◆ **Directive 1**
Render the lines of the listing below as a Markdown table with the columns Row and Line, numbering each row and leaving out blank lines and the pictures.

Building the Empire State
Carol Willis, Editor
With essays by Carol Willis and Donald Friedman

Praise for Building the Empire State:
"In the last five years, Carol Willis has rewritten the history of the
American skyscraper....[A] remarkable document....To paraphrase Rem Koolhaas,
was this just automatic architecture, the pure product of process, an
architecture without content? Or, thanks to Carol Willis, as we stare into the
guts of construction as exposed in this notebook do we once again appreciate
the remarkable novelty of this iconic building?"
—Casabella
"These notes combine the dry facts with sensitive observations....[A]
welcome contribution to the history of high-rise building technology."
—APT Bulletin: The Journal of Preservation Technology
"[P]ackaged in a handsome volume, annotated intelligently and accompanied by
two excellent essays and original site photographs, it is instructive,
interesting and occasionally entertaining...."

◆ **Excerpted records**
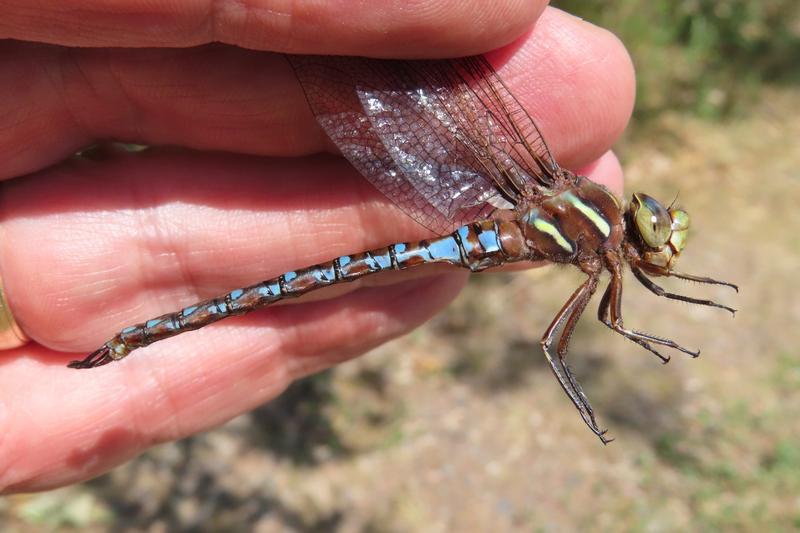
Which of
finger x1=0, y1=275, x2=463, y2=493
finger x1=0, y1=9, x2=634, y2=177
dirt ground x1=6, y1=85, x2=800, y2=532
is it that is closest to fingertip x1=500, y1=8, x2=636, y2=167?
finger x1=0, y1=9, x2=634, y2=177

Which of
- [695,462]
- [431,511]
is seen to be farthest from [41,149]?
[695,462]

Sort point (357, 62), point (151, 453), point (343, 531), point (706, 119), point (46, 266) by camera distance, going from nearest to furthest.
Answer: point (357, 62), point (46, 266), point (343, 531), point (151, 453), point (706, 119)

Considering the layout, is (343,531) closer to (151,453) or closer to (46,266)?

◆ **Directive 2**
In the praise for Building the Empire State, what does the quotation from the APT Bulletin say the notes combine?

◆ **Response 1**
| Row | Line |
|---|---|
| 1 | Which of |
| 2 | finger x1=0, y1=275, x2=463, y2=493 |
| 3 | finger x1=0, y1=9, x2=634, y2=177 |
| 4 | dirt ground x1=6, y1=85, x2=800, y2=532 |
| 5 | is it that is closest to fingertip x1=500, y1=8, x2=636, y2=167? |
| 6 | finger x1=0, y1=9, x2=634, y2=177 |
| 7 | Which of |
| 8 | - [695,462] |
| 9 | - [431,511] |
| 10 | is seen to be farthest from [41,149]? |
| 11 | [695,462] |
| 12 | Sort point (357, 62), point (151, 453), point (343, 531), point (706, 119), point (46, 266) by camera distance, going from nearest to furthest. |
| 13 | Answer: point (357, 62), point (46, 266), point (343, 531), point (151, 453), point (706, 119) |
| 14 | Considering the layout, is (343,531) closer to (151,453) or closer to (46,266)? |

◆ **Response 2**
The notes combine the dry facts with sensitive observations.